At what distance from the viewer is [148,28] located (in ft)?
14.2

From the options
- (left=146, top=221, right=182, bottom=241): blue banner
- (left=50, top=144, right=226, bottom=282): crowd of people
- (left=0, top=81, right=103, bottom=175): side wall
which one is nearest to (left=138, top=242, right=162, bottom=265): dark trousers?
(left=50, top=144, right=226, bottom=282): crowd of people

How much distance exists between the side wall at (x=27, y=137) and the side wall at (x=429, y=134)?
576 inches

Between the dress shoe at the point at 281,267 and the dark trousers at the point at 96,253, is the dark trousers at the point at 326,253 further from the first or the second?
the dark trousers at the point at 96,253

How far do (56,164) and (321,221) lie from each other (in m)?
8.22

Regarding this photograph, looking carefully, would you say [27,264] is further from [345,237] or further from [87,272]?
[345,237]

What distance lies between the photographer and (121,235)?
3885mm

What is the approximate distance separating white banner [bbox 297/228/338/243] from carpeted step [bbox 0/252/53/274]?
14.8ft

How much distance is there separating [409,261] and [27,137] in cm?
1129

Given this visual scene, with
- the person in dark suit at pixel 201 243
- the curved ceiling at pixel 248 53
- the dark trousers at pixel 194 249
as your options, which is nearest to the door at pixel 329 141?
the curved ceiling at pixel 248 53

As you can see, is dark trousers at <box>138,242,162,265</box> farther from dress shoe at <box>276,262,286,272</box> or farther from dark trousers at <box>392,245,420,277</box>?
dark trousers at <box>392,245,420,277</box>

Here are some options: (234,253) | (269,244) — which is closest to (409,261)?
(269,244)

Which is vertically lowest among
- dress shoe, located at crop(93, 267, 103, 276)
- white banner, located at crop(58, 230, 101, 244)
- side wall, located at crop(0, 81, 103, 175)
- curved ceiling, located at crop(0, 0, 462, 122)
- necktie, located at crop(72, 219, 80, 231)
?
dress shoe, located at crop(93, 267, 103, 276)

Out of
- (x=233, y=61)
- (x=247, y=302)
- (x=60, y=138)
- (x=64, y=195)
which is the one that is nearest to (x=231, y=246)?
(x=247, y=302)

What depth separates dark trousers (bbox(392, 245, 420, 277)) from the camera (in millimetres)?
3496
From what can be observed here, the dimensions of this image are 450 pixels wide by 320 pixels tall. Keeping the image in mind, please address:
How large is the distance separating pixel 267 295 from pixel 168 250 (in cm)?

========================================

YOUR OBJECTIVE: Replace "nearest" with "closest" in the records from the line that contains "Which is vertically lowest among" through the end of the records, keeping both ends. Reproduce only those lines and leave everything else in them unchanged.

SOLUTION FOR THIS TASK:
Which is vertically lowest among
- dress shoe, located at crop(93, 267, 103, 276)
- white banner, located at crop(58, 230, 101, 244)
- side wall, located at crop(0, 81, 103, 175)
- curved ceiling, located at crop(0, 0, 462, 122)
- necktie, located at crop(72, 219, 80, 231)
?
dress shoe, located at crop(93, 267, 103, 276)

Out of
- (x=233, y=61)
- (x=247, y=302)
- (x=60, y=138)
- (x=64, y=195)
which is the one that is closest to (x=231, y=246)?
(x=247, y=302)

What depth separates dark trousers (bbox(392, 245, 420, 277)) from the camera (in millimetres)?
3496
From what can be observed here, the dimensions of this image are 450 pixels wide by 320 pixels tall. Keeping the image in mind, please address:
How large is the distance separating pixel 267 295 from pixel 168 250 (in cm)?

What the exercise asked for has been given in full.